**Task material**:
^^^^^^^^^^^^^^^^
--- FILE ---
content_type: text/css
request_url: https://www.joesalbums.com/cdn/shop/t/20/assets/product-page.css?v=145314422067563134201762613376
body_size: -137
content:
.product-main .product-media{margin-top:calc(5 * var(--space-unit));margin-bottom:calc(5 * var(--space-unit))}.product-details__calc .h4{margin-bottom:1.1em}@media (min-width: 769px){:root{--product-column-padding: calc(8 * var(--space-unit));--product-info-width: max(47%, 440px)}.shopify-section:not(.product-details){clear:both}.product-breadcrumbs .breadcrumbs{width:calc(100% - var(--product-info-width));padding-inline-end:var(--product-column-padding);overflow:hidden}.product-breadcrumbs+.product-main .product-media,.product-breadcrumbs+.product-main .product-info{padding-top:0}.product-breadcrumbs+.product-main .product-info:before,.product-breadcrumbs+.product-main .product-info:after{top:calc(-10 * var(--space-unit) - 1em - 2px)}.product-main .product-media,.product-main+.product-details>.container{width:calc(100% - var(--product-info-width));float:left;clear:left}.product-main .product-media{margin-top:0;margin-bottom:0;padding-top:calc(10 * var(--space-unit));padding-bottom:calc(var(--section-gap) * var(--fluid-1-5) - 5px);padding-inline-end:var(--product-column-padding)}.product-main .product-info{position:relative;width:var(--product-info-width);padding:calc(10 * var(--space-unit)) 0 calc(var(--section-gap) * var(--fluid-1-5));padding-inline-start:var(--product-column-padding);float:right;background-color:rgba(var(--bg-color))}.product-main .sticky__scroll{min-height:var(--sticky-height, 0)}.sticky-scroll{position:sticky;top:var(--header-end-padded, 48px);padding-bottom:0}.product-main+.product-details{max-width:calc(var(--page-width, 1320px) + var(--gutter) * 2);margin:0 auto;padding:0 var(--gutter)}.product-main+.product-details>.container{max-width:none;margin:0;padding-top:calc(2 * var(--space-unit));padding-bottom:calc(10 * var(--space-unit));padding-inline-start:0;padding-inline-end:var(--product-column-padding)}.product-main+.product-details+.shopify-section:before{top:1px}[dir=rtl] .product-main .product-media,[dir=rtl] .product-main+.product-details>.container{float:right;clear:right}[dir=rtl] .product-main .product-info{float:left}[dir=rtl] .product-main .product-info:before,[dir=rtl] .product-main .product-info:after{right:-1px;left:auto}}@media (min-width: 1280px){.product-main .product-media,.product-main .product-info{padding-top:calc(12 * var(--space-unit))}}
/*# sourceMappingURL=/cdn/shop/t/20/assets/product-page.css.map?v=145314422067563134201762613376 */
^^^^^^^^^^^^^^^^
**Your task**: Scan the material above for the string "assets" and return the lines that hold it.

**Problem solution**:
request_url: https://www.joesalbums.com/cdn/shop/t/20/assets/product-page.css?v=145314422067563134201762613376
/*# sourceMappingURL=/cdn/shop/t/20/assets/product-page.css.map?v=145314422067563134201762613376 */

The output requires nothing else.